-------- Text passage

# addming more flow



## shift (Dec 21, 2012)

I have an 84G tank, heaily planted with a massive chunk of driftwood and a ton of tetras.
For filtration i have an fx5 and Koralila nano 425 circulation pump.

I'm thinking off adding another power-head to add more flow to the tank and hopefully kill in any dead spots. RIght now i have the fx5 on the back left shooting right and the power-head on the back right pushing frontwards to create a circular motion...

If i add another power head should i go for another nano or get one big one? Is it best to keep the flow going in a single path or mix it up and have cross currents?


----------



## shift (Dec 21, 2012)

The tank










Sent from my iPhone using Tapatalk


----------



## shift (Dec 21, 2012)

So no input or is it a bit of a unknown?

Should one do cross currents or keep it in a circular motion?


----------



## SeaHorse_Fanatic (Apr 22, 2010)

Sorry everyone is just admiring the lush growth in the tank. I don't think a nano is going to be much use. I would go with a HK3 or 4 at least. I found that I could not really feel the flow anymore from an HK4 when I placed my hand 4' away from the flow. The nano was far less powerful.

----------------
-------- Information provided

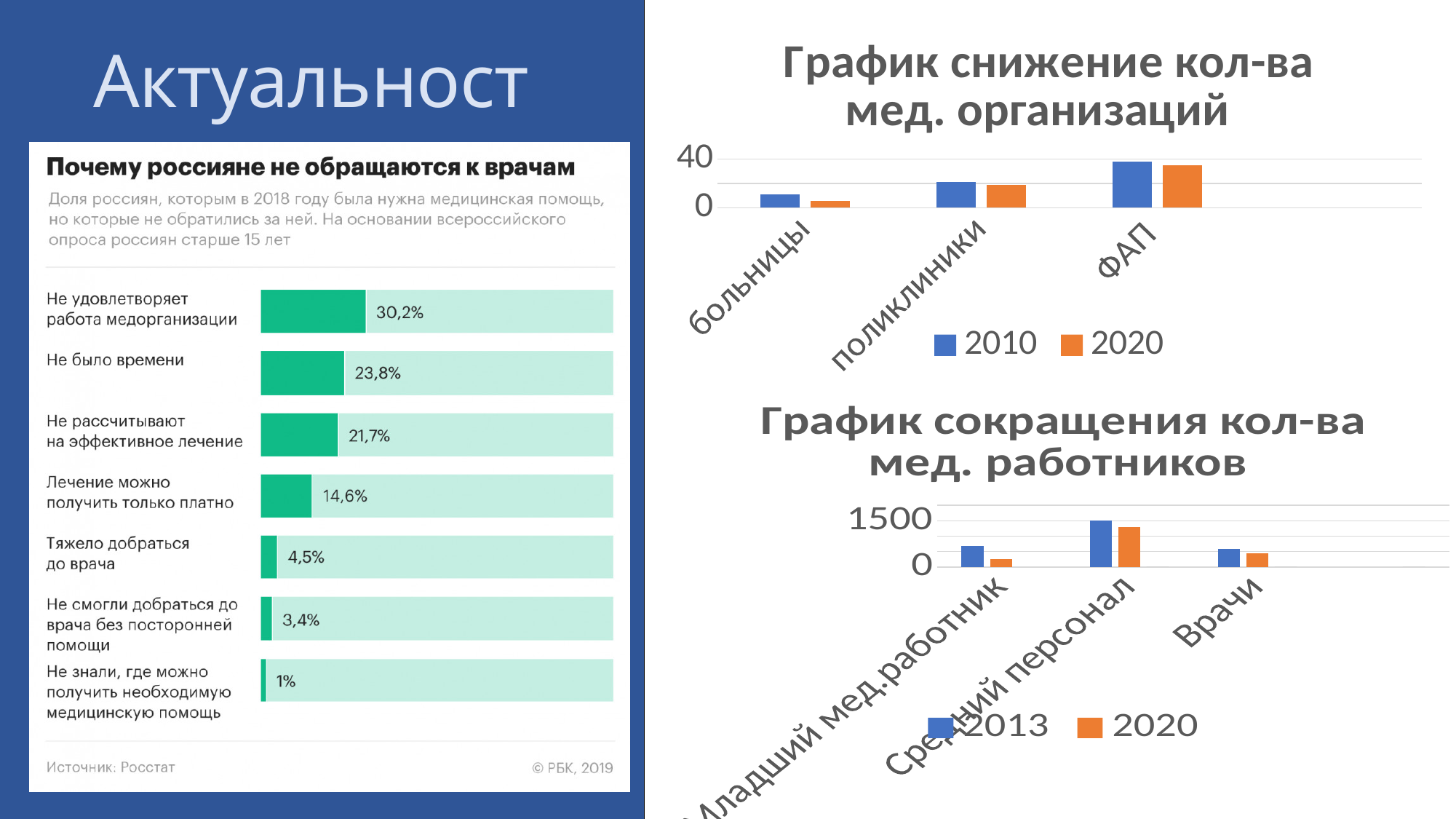
In the chart 'График сокращения кол-ва мед. работников', which category has the highest value for 2013? Средний персонал In the chart 'График сокращения кол-ва мед. работников', what years does the legend list? 2013 and 2020 In the chart 'График снижение кол-ва мед. организаций', for больницы, which is larger: 2010 or 2020? 2010 In the chart 'Почему россияне не обращаются к врачам', what is the difference between 'Не было времени' and 'Не рассчитывают на эффективное лечение'? 2,1% In the chart 'Почему россияне не обращаются к врачам', how many reasons are listed? 7 In the chart 'Почему россияне не обращаются к врачам', what is the value for 'Тяжело добраться до врача'? 4,5% In the chart 'График снижение кол-ва мед. организаций', which category has the highest value for 2010? ФАП In the chart 'Почему россияне не обращаются к врачам', what is the value for 'Не удовлетворяет работа медорганизации'? 30,2% In the chart 'Почему россияне не обращаются к врачам', which reason has the lowest share? Не знали, где можно получить необходимую медицинскую помощь In the chart 'График снижение кол-ва мед. организаций', is the 2010 value for поликлиники greater or less than 40? less What kind of chart is 'Почему россияне не обращаются к врачам'? bar chart In the chart 'График снижение кол-ва мед. организаций', how many series does the legend list? 2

----------------

** Explore the material **
A – In the aquarium flow thread, reproduce the passage from "For filtration i" up to and including "have cross currents?", switching "circulation pump" to "wavemaker".
B – Pick up the forum thread about adding flow to the planted aquarium and continue it from its last post.

** Responses to the exercise **
A –
For filtration i have an fx5 and Koralila nano 425 wavemaker.

I'm thinking off adding another power-head to add more flow to the tank and hopefully kill in any dead spots. RIght now i have the fx5 on the back left shooting right and the power-head on the back right pushing frontwards to create a circular motion...

If i add another power head should i go for another nano or get one big one? Is it best to keep the flow going in a single path or mix it up and have cross currents?

B –
----------



## jhj0112 (Jul 30, 2013)

It's hard for me to say as I don't have the power head in my 90G... however, I have been told that circular motion is better than cross current. I'm no expert on this though. BTW how's your GBRs?


----------



## shift (Dec 21, 2012)

The GBRs are doing awesome. I love the little guys. We'll last night I ordered a surface skimmer and another 425gph nano. I already have one so in theory I'll be upto 850 gph from the far side and keep it in a circular motion as suggested. I probably should have gone bigger but I love how small and discrete these things are!!

One pointing up and one down should hopefully do the trick

I'm going to some how find a T to work on the fx5 intake and add on that global surface skimmer which should hopefully clear up that biofilm. I'll post a bunch of pics later this week after I hack it all together 

Sent from my iPhone using Tapatalk


----------



## Fish rookie (May 21, 2012)

I personally think it is important to have a current pushing the dirts in the tank--espcially those on the bottom--towards the intake of the filter.
Your plants look so amazing btw.


----------



## shift (Dec 21, 2012)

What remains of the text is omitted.